→ Problem to solve: Before you return the lines below, strip out any images and keep every word as written.

→ Data supplied:
——————

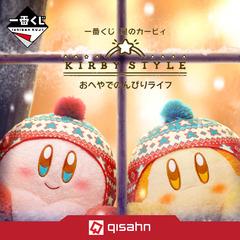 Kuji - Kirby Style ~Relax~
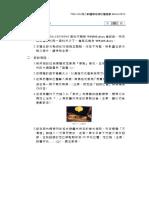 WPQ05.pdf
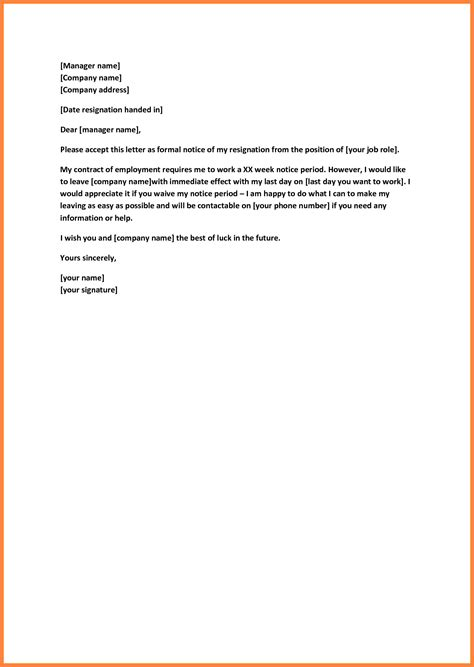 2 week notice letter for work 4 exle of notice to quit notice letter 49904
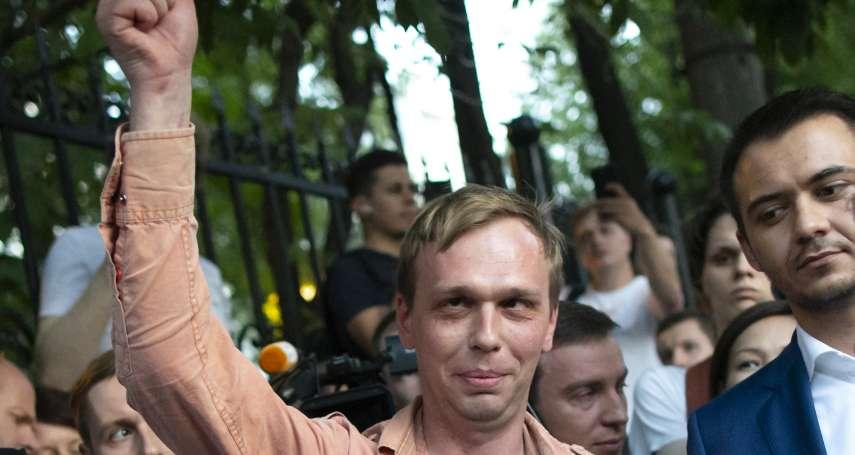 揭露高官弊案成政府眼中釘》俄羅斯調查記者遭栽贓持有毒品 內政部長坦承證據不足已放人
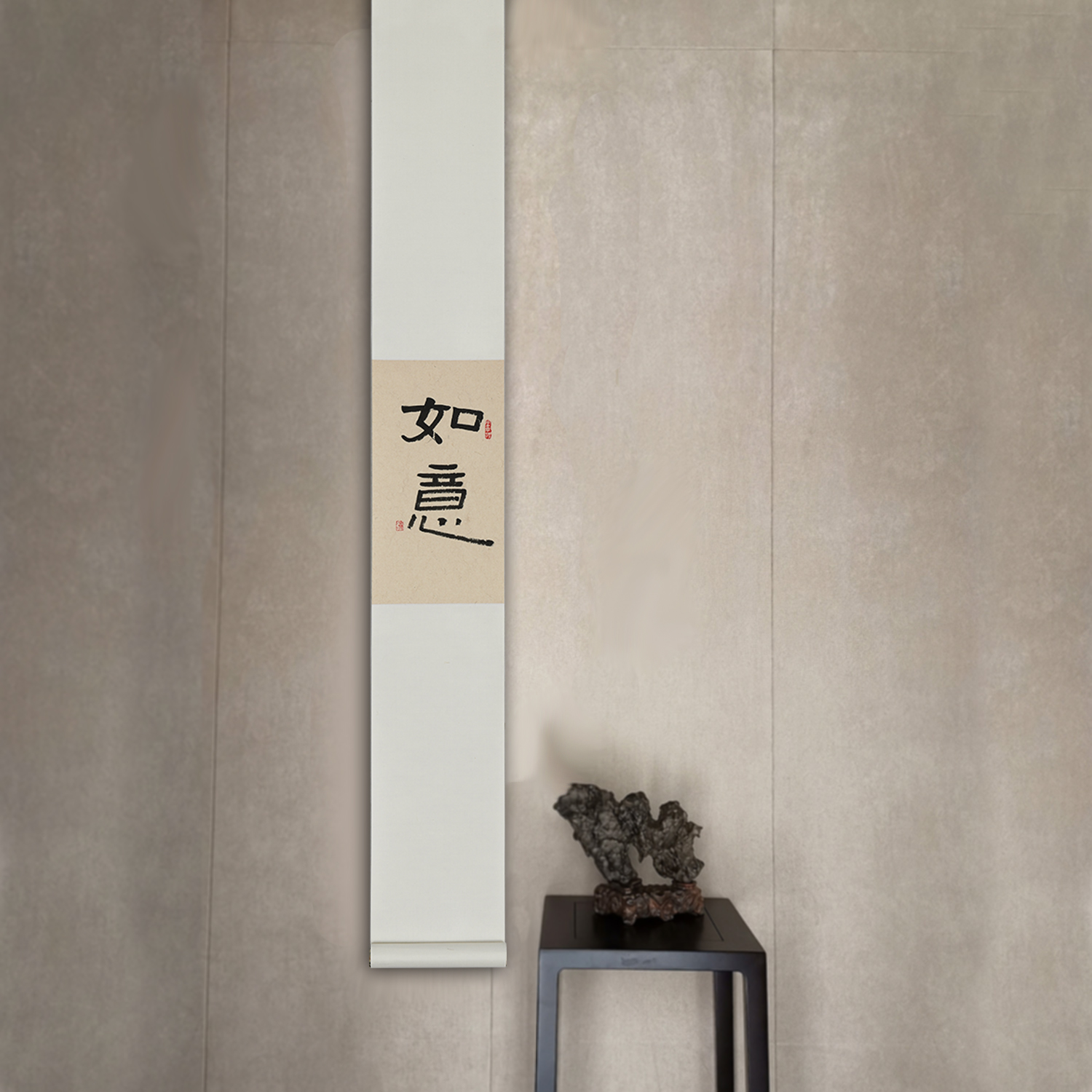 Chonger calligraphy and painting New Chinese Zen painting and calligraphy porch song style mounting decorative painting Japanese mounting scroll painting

——————

→ Answer below:
 Kuji - Kirby Style ~Relax~
 WPQ05.pdf
 2 week notice letter for work 4 exle of notice to quit notice letter 49904
 揭露高官弊案成政府眼中釘》俄羅斯調查記者遭栽贓持有毒品 內政部長坦承證據不足已放人
 Chonger calligraphy and painting New Chinese Zen painting and calligraphy porch song style mounting decorative painting Japanese mounting scroll painting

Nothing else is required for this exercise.